A patient examination glove is a disposable device intended for medical purposes that is worn on the hand of healthcare and similar personnel to prevent contamination between healthcare personnel and the patient's body, fluids, waste or environment.

A patient examination glove is disposable device intended for medical a purpose that is worn on the examiner's hand or finger to prevent contamination between patient and examiner.

Classified by FDA's General and Plastic Surgery Device panel as Class I. 21 CFR 880.6250, Powder-Free Vinyl Patient Examination Glove, 80LYZ, and meets all requirements of ASTM Standard D5250-00.

Here's a breakdown of the acceptance criteria and study information based on the provided document:

This document describes the 510(k) submission for Shijiazhuang Great Vision Plastics Products Co., Ltd. Synthetic (White) Vinyl Patient Examination Gloves-Powder Free. As such, the "device" in this context refers to these examination gloves. The studies described are primarily non-clinical, focusing on manufacturing standards and material properties rather than clinical performance (e.g., diagnostic accuracy of an AI algorithm).

1. Table of Acceptance Criteria and Reported Device Performance

2. Sample Size Used for the Test Set and Data Provenance

The document does not explicitly state the specific sample sizes for each test performed (e.g., how many gloves were tested for pinholes, or how many subjects for skin irritation). It refers to:

• Physical and Dimensions Testing: "Inspection Level S-2, AQL 4.0" (These are sampling plans from quality control standards, implying a specific number of gloves would be inspected from a lot, but the exact number isn't given).
• FDA 1000 ml. Water Fill Test: "AQL 2.5, Inspection Level I" (Similarly, a sampling plan).
• Primary Skin Irritation and Skin Sensitization: The number of subjects is not specified.
• Residual Powder Test: Not specified.

Data Provenance: Not explicitly stated, but the tests were conducted by or for the manufacturer, Shijiazhuang Great Vision Plastics Products Co., Ltd., based in Hebei Province, P.R. China.
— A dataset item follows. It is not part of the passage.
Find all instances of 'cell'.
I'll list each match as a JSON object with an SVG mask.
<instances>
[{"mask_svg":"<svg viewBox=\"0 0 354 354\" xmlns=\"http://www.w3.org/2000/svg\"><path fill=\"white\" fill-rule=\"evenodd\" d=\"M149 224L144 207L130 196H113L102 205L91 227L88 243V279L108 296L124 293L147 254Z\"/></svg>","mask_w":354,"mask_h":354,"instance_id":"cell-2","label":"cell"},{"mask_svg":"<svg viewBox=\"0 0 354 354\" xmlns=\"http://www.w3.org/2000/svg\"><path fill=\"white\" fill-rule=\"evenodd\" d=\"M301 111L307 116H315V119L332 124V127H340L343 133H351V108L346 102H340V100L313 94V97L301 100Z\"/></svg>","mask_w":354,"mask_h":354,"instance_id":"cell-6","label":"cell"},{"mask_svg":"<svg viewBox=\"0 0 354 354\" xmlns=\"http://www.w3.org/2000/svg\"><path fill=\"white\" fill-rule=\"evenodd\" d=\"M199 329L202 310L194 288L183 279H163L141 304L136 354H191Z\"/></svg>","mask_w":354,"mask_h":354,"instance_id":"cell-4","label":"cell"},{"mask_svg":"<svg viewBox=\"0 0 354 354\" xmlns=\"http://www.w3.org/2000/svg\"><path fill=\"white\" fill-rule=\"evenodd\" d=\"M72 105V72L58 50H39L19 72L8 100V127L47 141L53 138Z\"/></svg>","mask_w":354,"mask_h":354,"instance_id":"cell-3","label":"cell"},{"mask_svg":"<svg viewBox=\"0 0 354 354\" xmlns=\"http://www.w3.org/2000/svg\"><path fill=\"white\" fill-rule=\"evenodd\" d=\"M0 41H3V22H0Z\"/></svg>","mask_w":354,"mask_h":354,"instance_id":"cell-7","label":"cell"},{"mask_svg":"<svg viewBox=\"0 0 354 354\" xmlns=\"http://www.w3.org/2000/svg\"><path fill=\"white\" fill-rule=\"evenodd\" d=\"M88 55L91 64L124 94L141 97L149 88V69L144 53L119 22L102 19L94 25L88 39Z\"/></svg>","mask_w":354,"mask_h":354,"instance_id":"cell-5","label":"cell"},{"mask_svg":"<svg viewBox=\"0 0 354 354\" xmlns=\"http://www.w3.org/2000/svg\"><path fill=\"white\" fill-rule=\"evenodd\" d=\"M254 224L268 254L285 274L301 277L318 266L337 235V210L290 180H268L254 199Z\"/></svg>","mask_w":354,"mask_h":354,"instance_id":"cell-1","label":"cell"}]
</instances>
3. Number of Experts Used to Establish Ground Truth for the Test Set and Their Qualifications

Not applicable. This device is a physical product (gloves), not an AI/diagnostic device that relies on expert interpretation for ground truth establishment. The "ground truth" here is defined by physical and chemical properties and patient safety endpoints, measured by established testing methods.

4. Adjudication Method for the Test Set

Not applicable. Since the tests are objective measurements against predefined standards (e.g., water leak, powder content, skin reaction), there is no need for expert adjudication in the way it would be applied to subjective image interpretation or clinical diagnosis.
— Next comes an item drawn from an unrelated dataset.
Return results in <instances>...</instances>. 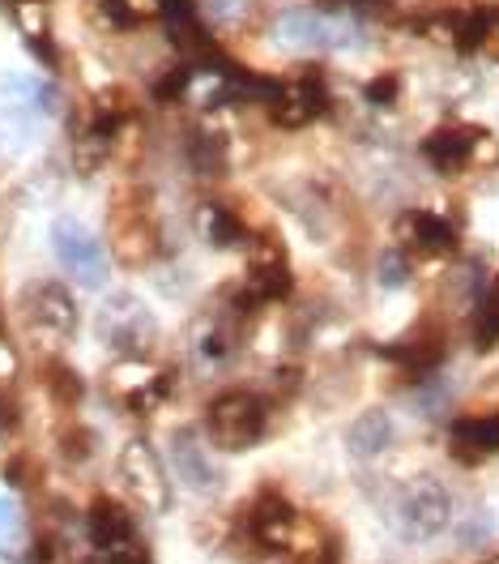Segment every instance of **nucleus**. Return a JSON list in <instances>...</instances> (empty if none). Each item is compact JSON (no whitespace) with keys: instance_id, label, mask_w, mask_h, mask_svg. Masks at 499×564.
Here are the masks:
<instances>
[{"instance_id":"1","label":"nucleus","mask_w":499,"mask_h":564,"mask_svg":"<svg viewBox=\"0 0 499 564\" xmlns=\"http://www.w3.org/2000/svg\"><path fill=\"white\" fill-rule=\"evenodd\" d=\"M265 428H269L265 403L257 394H248V390H227V394H218L209 403V410H205L209 441H214V449H227V453L252 449V444L265 437Z\"/></svg>"},{"instance_id":"2","label":"nucleus","mask_w":499,"mask_h":564,"mask_svg":"<svg viewBox=\"0 0 499 564\" xmlns=\"http://www.w3.org/2000/svg\"><path fill=\"white\" fill-rule=\"evenodd\" d=\"M52 252L65 266V274L77 279L81 286H103L107 282V248L99 244V236L77 223L73 214H60L52 223Z\"/></svg>"},{"instance_id":"3","label":"nucleus","mask_w":499,"mask_h":564,"mask_svg":"<svg viewBox=\"0 0 499 564\" xmlns=\"http://www.w3.org/2000/svg\"><path fill=\"white\" fill-rule=\"evenodd\" d=\"M273 35L295 52H342L354 43V26L325 9H282L273 22Z\"/></svg>"},{"instance_id":"4","label":"nucleus","mask_w":499,"mask_h":564,"mask_svg":"<svg viewBox=\"0 0 499 564\" xmlns=\"http://www.w3.org/2000/svg\"><path fill=\"white\" fill-rule=\"evenodd\" d=\"M453 518V496L440 480H415L406 484L397 500V530L410 543H427L435 534H444V526Z\"/></svg>"},{"instance_id":"5","label":"nucleus","mask_w":499,"mask_h":564,"mask_svg":"<svg viewBox=\"0 0 499 564\" xmlns=\"http://www.w3.org/2000/svg\"><path fill=\"white\" fill-rule=\"evenodd\" d=\"M325 108H329V81L316 65H304L291 78H282L277 99L269 103V121L277 128H304L316 116H325Z\"/></svg>"},{"instance_id":"6","label":"nucleus","mask_w":499,"mask_h":564,"mask_svg":"<svg viewBox=\"0 0 499 564\" xmlns=\"http://www.w3.org/2000/svg\"><path fill=\"white\" fill-rule=\"evenodd\" d=\"M115 471H120V484L124 492L146 509V514H162L167 505H171V484H167V471H162V462H158V453H154L146 441H128L120 449V462H115Z\"/></svg>"},{"instance_id":"7","label":"nucleus","mask_w":499,"mask_h":564,"mask_svg":"<svg viewBox=\"0 0 499 564\" xmlns=\"http://www.w3.org/2000/svg\"><path fill=\"white\" fill-rule=\"evenodd\" d=\"M478 155L487 162L499 159V146L487 137V133H478V128H461V124H453V128H435V133L422 137V159L431 162L440 176H461Z\"/></svg>"},{"instance_id":"8","label":"nucleus","mask_w":499,"mask_h":564,"mask_svg":"<svg viewBox=\"0 0 499 564\" xmlns=\"http://www.w3.org/2000/svg\"><path fill=\"white\" fill-rule=\"evenodd\" d=\"M99 334L103 342L124 351V356H141L146 347L154 342V317L150 308L133 295H112L99 313Z\"/></svg>"},{"instance_id":"9","label":"nucleus","mask_w":499,"mask_h":564,"mask_svg":"<svg viewBox=\"0 0 499 564\" xmlns=\"http://www.w3.org/2000/svg\"><path fill=\"white\" fill-rule=\"evenodd\" d=\"M26 322L47 342H69L77 329V304L60 282H38L26 295Z\"/></svg>"},{"instance_id":"10","label":"nucleus","mask_w":499,"mask_h":564,"mask_svg":"<svg viewBox=\"0 0 499 564\" xmlns=\"http://www.w3.org/2000/svg\"><path fill=\"white\" fill-rule=\"evenodd\" d=\"M112 390L120 394V403L128 406V410L146 415V410H154V406L167 398L171 381H167V372H158V368L146 363L141 356H128V360L112 372Z\"/></svg>"},{"instance_id":"11","label":"nucleus","mask_w":499,"mask_h":564,"mask_svg":"<svg viewBox=\"0 0 499 564\" xmlns=\"http://www.w3.org/2000/svg\"><path fill=\"white\" fill-rule=\"evenodd\" d=\"M248 526H252V534H257V543H261L265 552H286V548L295 543L299 514H295V505H291L286 496H277V492H261V496L252 500Z\"/></svg>"},{"instance_id":"12","label":"nucleus","mask_w":499,"mask_h":564,"mask_svg":"<svg viewBox=\"0 0 499 564\" xmlns=\"http://www.w3.org/2000/svg\"><path fill=\"white\" fill-rule=\"evenodd\" d=\"M291 266H286V252L277 248L273 240L257 244L252 248V261H248V295L257 300V304H265V300H286L291 295Z\"/></svg>"},{"instance_id":"13","label":"nucleus","mask_w":499,"mask_h":564,"mask_svg":"<svg viewBox=\"0 0 499 564\" xmlns=\"http://www.w3.org/2000/svg\"><path fill=\"white\" fill-rule=\"evenodd\" d=\"M86 530H90V543L99 548V552H120V548H128L133 543V534H137V526L128 518V509L112 500V496H103V500H94L90 505V514H86Z\"/></svg>"},{"instance_id":"14","label":"nucleus","mask_w":499,"mask_h":564,"mask_svg":"<svg viewBox=\"0 0 499 564\" xmlns=\"http://www.w3.org/2000/svg\"><path fill=\"white\" fill-rule=\"evenodd\" d=\"M115 252L128 266H146L158 252V227H154L150 210H124V218H115Z\"/></svg>"},{"instance_id":"15","label":"nucleus","mask_w":499,"mask_h":564,"mask_svg":"<svg viewBox=\"0 0 499 564\" xmlns=\"http://www.w3.org/2000/svg\"><path fill=\"white\" fill-rule=\"evenodd\" d=\"M457 458H491L499 449V415H465L449 432Z\"/></svg>"},{"instance_id":"16","label":"nucleus","mask_w":499,"mask_h":564,"mask_svg":"<svg viewBox=\"0 0 499 564\" xmlns=\"http://www.w3.org/2000/svg\"><path fill=\"white\" fill-rule=\"evenodd\" d=\"M171 444H175V449H171V458H175L180 480H184L192 492H214V487H218V466L209 462V453L192 441L189 432H180Z\"/></svg>"},{"instance_id":"17","label":"nucleus","mask_w":499,"mask_h":564,"mask_svg":"<svg viewBox=\"0 0 499 564\" xmlns=\"http://www.w3.org/2000/svg\"><path fill=\"white\" fill-rule=\"evenodd\" d=\"M393 444V419L384 410H363L350 428H345V449L354 458H381Z\"/></svg>"},{"instance_id":"18","label":"nucleus","mask_w":499,"mask_h":564,"mask_svg":"<svg viewBox=\"0 0 499 564\" xmlns=\"http://www.w3.org/2000/svg\"><path fill=\"white\" fill-rule=\"evenodd\" d=\"M410 240L419 244L422 252H431V257H449L457 248V227L435 210H419L410 218Z\"/></svg>"},{"instance_id":"19","label":"nucleus","mask_w":499,"mask_h":564,"mask_svg":"<svg viewBox=\"0 0 499 564\" xmlns=\"http://www.w3.org/2000/svg\"><path fill=\"white\" fill-rule=\"evenodd\" d=\"M189 155H192L196 171H201L205 180H218L230 162L227 159V137H223V133H209V128H201V133L192 137Z\"/></svg>"},{"instance_id":"20","label":"nucleus","mask_w":499,"mask_h":564,"mask_svg":"<svg viewBox=\"0 0 499 564\" xmlns=\"http://www.w3.org/2000/svg\"><path fill=\"white\" fill-rule=\"evenodd\" d=\"M201 227H205V240L214 244V248H235V244H243V223H239V214L227 210V205H205V214H201Z\"/></svg>"},{"instance_id":"21","label":"nucleus","mask_w":499,"mask_h":564,"mask_svg":"<svg viewBox=\"0 0 499 564\" xmlns=\"http://www.w3.org/2000/svg\"><path fill=\"white\" fill-rule=\"evenodd\" d=\"M0 94L18 108H35V112H52V86L38 78H26V74H9L0 81Z\"/></svg>"},{"instance_id":"22","label":"nucleus","mask_w":499,"mask_h":564,"mask_svg":"<svg viewBox=\"0 0 499 564\" xmlns=\"http://www.w3.org/2000/svg\"><path fill=\"white\" fill-rule=\"evenodd\" d=\"M474 342L478 351H491L499 342V282H491L474 304Z\"/></svg>"},{"instance_id":"23","label":"nucleus","mask_w":499,"mask_h":564,"mask_svg":"<svg viewBox=\"0 0 499 564\" xmlns=\"http://www.w3.org/2000/svg\"><path fill=\"white\" fill-rule=\"evenodd\" d=\"M167 0H103V13L112 18L115 26H141V22H154L162 18Z\"/></svg>"},{"instance_id":"24","label":"nucleus","mask_w":499,"mask_h":564,"mask_svg":"<svg viewBox=\"0 0 499 564\" xmlns=\"http://www.w3.org/2000/svg\"><path fill=\"white\" fill-rule=\"evenodd\" d=\"M397 360L406 363L410 372H427V368H435L440 363V338L435 334H422V338H410V342H397V351H393Z\"/></svg>"},{"instance_id":"25","label":"nucleus","mask_w":499,"mask_h":564,"mask_svg":"<svg viewBox=\"0 0 499 564\" xmlns=\"http://www.w3.org/2000/svg\"><path fill=\"white\" fill-rule=\"evenodd\" d=\"M363 94H367V103H376V108H388V103L401 94V78H397V74H381V78L367 81V90H363Z\"/></svg>"},{"instance_id":"26","label":"nucleus","mask_w":499,"mask_h":564,"mask_svg":"<svg viewBox=\"0 0 499 564\" xmlns=\"http://www.w3.org/2000/svg\"><path fill=\"white\" fill-rule=\"evenodd\" d=\"M406 274H410L406 257H401L397 248H388V252L381 257V282H384V286H401V282H406Z\"/></svg>"},{"instance_id":"27","label":"nucleus","mask_w":499,"mask_h":564,"mask_svg":"<svg viewBox=\"0 0 499 564\" xmlns=\"http://www.w3.org/2000/svg\"><path fill=\"white\" fill-rule=\"evenodd\" d=\"M18 526H22V518H18V505H13L9 496H0V548H4V552L13 548Z\"/></svg>"},{"instance_id":"28","label":"nucleus","mask_w":499,"mask_h":564,"mask_svg":"<svg viewBox=\"0 0 499 564\" xmlns=\"http://www.w3.org/2000/svg\"><path fill=\"white\" fill-rule=\"evenodd\" d=\"M205 13L214 22H239L243 18V0H205Z\"/></svg>"},{"instance_id":"29","label":"nucleus","mask_w":499,"mask_h":564,"mask_svg":"<svg viewBox=\"0 0 499 564\" xmlns=\"http://www.w3.org/2000/svg\"><path fill=\"white\" fill-rule=\"evenodd\" d=\"M52 390H60L69 403H73V398H81V381H77L73 372H65V368H56V372H52Z\"/></svg>"},{"instance_id":"30","label":"nucleus","mask_w":499,"mask_h":564,"mask_svg":"<svg viewBox=\"0 0 499 564\" xmlns=\"http://www.w3.org/2000/svg\"><path fill=\"white\" fill-rule=\"evenodd\" d=\"M9 372H13V356L9 347H0V381H9Z\"/></svg>"}]
</instances>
5. Multi-Reader Multi-Case (MRMC) Comparative Effectiveness Study

Not done. This is not an AI-assisted diagnostic device, so an MRMC study comparing human readers with and without AI assistance is not relevant.

6. Standalone (Algorithm Only Without Human-in-the-Loop Performance) Study

Not applicable. This is not an algorithm or AI device.

7. Type of Ground Truth Used

The "ground truth" for the performance claims of these gloves is based on:

• Standardized Physical Measurements: Adherence to ASTM-D-5250-00 for physical properties and dimensions, and ASTM D6124-01 for residual powder.
• Biocompatibility Testing: Results from primary skin irritation and sensitization tests.
• FDA Pinhole Requirements: Passing the FDA's 1000 ml Water Fill Test.

8. Sample Size for the Training Set

Not applicable. This is not a machine learning or AI device that requires a training set. The "training" for glove manufacturing would involve process control and quality assurance, not data training in a computational sense.

9. How the Ground Truth for the Training Set Was Established

Not applicable. As there is no training set in the context of an AI device, no ground truth needs to be established for it.